┏━━

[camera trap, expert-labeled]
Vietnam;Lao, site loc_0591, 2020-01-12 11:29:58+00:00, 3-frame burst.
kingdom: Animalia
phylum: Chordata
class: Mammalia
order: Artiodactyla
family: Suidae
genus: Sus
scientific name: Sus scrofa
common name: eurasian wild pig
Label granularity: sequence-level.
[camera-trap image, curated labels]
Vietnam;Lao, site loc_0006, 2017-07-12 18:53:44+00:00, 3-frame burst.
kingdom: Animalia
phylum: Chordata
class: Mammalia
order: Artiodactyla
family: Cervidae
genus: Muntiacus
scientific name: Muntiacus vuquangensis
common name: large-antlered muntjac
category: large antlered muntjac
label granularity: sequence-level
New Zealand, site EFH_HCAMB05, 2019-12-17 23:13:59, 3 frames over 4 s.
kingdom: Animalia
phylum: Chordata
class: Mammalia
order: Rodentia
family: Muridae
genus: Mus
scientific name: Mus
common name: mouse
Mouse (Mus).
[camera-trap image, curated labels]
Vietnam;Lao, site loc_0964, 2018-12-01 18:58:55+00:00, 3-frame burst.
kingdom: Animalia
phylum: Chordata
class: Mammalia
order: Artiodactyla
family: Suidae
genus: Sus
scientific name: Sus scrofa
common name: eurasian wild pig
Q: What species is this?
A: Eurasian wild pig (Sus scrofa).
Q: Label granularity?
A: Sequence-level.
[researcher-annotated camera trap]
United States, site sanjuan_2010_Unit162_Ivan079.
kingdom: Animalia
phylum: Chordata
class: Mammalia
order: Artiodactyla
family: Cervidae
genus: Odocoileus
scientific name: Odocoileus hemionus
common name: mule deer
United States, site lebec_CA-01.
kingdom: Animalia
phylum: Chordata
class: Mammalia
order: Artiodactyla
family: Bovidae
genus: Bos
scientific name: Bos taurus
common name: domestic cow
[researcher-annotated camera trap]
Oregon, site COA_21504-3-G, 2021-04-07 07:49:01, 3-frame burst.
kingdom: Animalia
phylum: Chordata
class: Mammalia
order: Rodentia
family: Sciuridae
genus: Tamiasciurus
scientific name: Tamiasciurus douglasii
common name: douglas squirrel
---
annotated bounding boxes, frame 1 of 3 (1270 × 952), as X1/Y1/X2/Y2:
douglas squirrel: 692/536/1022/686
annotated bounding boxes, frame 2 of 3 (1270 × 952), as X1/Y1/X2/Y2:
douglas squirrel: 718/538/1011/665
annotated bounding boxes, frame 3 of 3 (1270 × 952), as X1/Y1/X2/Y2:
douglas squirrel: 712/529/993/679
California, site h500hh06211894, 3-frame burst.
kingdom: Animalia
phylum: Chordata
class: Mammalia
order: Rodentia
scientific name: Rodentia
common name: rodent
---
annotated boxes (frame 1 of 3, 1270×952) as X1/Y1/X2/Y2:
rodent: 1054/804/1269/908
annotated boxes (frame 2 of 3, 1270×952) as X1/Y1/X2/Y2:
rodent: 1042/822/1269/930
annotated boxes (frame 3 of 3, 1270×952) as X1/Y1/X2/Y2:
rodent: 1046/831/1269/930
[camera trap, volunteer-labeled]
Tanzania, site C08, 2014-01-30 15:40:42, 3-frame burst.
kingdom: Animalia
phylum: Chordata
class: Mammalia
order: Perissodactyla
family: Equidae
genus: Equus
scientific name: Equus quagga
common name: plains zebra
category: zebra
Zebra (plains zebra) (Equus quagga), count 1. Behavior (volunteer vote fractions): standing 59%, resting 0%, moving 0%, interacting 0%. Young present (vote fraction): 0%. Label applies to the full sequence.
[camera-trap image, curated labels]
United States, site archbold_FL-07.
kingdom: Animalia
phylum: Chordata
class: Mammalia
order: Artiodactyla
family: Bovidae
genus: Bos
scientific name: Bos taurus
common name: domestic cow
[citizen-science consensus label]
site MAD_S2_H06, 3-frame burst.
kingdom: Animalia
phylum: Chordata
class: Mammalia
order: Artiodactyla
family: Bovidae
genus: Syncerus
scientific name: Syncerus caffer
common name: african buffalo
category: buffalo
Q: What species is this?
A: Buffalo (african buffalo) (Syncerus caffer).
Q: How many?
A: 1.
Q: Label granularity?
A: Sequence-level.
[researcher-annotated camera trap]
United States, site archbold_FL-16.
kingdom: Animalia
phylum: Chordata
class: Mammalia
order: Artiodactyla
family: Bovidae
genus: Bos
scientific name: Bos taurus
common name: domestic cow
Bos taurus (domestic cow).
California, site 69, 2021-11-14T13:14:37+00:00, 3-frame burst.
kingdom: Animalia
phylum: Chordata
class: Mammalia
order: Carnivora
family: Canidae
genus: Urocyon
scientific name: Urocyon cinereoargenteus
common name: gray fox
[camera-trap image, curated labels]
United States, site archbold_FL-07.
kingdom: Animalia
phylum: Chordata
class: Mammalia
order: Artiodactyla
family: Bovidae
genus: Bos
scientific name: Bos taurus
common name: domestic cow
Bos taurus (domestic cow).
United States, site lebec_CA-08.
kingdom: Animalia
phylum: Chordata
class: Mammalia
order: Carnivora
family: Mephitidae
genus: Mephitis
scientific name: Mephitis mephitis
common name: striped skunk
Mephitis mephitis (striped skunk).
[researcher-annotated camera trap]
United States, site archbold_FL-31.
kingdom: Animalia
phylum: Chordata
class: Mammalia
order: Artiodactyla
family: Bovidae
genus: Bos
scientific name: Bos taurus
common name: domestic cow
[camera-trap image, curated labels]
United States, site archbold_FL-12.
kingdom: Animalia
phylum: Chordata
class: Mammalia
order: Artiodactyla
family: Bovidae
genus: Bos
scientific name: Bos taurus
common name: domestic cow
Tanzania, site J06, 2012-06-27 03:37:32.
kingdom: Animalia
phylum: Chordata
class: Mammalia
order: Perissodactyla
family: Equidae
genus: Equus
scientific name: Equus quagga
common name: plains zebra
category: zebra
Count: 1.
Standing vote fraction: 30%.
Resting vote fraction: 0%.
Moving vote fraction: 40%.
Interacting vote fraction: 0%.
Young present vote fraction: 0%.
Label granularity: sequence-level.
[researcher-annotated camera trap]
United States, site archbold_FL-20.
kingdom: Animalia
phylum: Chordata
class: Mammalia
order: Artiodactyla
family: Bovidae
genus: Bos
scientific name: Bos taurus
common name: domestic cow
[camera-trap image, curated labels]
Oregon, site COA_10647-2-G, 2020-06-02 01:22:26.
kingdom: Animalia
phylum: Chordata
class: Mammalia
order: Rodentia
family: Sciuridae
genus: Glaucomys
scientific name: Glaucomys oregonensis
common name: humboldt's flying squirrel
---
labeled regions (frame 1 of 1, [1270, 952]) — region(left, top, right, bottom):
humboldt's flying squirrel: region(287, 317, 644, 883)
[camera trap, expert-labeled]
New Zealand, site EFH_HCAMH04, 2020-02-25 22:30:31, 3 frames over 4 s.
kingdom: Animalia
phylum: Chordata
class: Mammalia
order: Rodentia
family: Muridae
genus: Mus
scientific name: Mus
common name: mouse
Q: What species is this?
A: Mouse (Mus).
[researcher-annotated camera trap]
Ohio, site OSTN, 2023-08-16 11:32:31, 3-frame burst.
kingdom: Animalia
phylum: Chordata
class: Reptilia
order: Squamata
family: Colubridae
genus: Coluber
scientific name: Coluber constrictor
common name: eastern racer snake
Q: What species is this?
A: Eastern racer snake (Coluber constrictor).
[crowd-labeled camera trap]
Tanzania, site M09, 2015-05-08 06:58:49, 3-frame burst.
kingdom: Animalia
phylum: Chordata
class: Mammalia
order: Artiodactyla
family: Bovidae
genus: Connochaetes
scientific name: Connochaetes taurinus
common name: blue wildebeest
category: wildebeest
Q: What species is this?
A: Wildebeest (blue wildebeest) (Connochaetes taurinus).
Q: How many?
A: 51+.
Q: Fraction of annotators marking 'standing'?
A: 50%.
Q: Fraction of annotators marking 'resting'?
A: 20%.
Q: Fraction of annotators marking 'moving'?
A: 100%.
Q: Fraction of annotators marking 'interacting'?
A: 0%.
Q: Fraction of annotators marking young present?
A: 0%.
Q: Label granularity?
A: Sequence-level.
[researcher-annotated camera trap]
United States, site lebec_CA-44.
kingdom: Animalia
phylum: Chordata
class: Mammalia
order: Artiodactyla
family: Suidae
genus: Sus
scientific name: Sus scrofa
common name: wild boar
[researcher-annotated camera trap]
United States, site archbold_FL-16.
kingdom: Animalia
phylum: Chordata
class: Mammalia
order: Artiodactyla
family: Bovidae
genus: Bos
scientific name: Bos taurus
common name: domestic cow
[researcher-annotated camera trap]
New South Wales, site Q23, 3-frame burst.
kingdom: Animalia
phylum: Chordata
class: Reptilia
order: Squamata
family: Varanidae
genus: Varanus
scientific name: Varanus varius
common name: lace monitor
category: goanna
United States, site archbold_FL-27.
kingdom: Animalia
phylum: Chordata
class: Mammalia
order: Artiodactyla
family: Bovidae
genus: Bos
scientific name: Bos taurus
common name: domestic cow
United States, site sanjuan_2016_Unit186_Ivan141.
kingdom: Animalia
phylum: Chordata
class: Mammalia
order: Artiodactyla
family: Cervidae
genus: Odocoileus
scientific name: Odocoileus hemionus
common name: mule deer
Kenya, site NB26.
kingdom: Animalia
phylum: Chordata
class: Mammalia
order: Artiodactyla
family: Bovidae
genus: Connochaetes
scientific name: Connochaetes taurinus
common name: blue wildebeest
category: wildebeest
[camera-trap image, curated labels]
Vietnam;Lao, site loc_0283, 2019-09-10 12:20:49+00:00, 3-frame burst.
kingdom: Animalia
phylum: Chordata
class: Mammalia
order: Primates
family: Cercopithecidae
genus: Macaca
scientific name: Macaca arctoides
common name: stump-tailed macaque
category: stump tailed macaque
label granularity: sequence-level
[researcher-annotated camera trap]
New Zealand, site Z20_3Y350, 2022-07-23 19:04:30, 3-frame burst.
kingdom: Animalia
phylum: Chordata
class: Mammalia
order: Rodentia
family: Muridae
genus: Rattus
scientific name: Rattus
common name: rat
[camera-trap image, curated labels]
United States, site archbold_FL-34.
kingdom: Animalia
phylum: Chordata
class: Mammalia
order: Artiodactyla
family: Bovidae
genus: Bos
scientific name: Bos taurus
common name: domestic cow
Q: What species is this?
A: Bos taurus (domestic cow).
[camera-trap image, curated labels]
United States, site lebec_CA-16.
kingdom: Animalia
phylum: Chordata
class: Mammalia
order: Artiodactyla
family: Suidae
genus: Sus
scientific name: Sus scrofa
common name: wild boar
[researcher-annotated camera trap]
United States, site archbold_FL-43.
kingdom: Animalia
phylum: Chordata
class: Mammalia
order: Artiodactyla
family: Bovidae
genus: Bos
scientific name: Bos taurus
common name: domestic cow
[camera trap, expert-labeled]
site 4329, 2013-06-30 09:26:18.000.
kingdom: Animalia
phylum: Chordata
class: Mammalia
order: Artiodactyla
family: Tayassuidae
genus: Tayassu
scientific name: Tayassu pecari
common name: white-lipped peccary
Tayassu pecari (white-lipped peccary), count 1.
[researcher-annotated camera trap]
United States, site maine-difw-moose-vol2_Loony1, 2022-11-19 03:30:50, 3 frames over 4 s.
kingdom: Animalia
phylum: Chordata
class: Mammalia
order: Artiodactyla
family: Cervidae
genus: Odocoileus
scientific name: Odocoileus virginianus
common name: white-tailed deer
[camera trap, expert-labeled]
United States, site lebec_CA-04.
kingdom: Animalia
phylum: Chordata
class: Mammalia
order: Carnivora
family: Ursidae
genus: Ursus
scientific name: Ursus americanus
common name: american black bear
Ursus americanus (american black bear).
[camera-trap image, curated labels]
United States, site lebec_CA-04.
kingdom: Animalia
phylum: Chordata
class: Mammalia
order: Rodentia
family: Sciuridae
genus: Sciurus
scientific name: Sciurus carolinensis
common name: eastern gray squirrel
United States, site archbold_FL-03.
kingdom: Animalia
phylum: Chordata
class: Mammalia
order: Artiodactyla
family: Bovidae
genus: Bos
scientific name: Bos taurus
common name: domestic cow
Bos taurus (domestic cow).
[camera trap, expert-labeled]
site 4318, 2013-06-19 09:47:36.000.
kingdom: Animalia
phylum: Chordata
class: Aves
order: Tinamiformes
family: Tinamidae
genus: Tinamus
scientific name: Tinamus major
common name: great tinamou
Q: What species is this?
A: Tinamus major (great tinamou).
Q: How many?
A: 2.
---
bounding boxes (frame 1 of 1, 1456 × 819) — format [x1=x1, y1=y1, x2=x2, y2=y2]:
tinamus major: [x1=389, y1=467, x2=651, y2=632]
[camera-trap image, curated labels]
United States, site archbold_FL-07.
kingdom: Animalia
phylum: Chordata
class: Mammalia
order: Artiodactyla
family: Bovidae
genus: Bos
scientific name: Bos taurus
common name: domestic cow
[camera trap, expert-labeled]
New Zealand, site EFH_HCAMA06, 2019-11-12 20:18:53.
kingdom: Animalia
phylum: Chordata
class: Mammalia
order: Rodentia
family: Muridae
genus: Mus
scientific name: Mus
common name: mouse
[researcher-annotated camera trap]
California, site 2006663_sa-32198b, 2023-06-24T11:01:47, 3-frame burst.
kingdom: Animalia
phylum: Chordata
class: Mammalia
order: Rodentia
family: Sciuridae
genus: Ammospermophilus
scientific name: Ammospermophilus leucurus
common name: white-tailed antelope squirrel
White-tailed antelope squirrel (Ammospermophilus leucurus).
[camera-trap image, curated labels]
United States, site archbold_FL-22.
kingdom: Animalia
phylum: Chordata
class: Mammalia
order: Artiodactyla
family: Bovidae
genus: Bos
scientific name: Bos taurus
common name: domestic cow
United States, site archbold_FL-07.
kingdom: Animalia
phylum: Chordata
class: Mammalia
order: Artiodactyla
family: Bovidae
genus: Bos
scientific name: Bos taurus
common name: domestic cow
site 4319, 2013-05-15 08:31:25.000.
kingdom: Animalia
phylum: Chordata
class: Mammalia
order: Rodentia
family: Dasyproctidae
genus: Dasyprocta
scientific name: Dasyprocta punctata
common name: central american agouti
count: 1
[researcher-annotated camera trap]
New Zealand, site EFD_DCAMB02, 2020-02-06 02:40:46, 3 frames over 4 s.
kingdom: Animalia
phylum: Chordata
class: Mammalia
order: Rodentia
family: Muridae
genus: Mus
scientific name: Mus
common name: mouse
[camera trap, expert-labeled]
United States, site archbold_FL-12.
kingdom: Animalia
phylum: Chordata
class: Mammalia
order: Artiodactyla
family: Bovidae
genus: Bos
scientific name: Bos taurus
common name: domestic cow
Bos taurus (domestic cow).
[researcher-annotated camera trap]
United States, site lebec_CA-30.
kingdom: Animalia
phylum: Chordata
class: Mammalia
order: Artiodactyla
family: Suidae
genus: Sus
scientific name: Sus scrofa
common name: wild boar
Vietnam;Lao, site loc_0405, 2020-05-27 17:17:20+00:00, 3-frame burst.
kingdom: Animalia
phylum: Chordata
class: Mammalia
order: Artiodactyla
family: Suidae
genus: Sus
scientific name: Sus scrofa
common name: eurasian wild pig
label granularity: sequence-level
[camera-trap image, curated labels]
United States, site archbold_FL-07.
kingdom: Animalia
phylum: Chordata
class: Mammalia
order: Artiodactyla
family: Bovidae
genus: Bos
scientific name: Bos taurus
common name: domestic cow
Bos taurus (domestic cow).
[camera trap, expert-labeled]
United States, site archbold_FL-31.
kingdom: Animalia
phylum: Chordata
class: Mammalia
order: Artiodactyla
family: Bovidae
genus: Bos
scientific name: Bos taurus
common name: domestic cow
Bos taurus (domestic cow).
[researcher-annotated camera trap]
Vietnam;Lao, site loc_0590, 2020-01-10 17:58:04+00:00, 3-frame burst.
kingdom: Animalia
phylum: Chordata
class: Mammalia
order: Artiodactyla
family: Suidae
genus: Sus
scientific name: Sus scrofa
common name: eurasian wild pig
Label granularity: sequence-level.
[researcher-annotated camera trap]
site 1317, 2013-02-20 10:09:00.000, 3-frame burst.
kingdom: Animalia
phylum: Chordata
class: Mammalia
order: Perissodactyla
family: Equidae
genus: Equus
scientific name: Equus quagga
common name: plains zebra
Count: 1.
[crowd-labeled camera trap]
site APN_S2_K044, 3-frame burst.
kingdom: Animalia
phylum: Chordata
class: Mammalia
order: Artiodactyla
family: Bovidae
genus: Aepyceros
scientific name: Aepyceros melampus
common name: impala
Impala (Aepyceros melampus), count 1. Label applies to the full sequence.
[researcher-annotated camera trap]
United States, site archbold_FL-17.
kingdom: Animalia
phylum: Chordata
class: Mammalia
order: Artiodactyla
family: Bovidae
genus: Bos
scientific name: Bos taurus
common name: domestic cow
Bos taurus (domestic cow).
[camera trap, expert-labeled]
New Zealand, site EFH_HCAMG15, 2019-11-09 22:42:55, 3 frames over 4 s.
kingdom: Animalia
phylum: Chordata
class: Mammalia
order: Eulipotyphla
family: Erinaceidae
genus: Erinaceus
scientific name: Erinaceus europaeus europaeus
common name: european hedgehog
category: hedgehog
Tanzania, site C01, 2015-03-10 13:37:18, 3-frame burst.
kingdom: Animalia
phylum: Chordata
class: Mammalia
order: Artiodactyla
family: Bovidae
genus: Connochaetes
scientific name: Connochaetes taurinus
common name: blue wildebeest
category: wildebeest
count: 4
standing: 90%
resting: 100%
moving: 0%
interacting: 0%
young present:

┗━━

**Exercise goal:** Copy every line from the material in which the word "Vietnam" can be found.

**Written solution:**
Vietnam;Lao, site loc_0591, 2020-01-12 11:29:58+00:00, 3-frame burst.
Vietnam;Lao, site loc_0006, 2017-07-12 18:53:44+00:00, 3-frame burst.
Vietnam;Lao, site loc_0964, 2018-12-01 18:58:55+00:00, 3-frame burst.
Vietnam;Lao, site loc_0283, 2019-09-10 12:20:49+00:00, 3-frame burst.
Vietnam;Lao, site loc_0405, 2020-05-27 17:17:20+00:00, 3-frame burst.
Vietnam;Lao, site loc_0590, 2020-01-10 17:58:04+00:00, 3-frame burst.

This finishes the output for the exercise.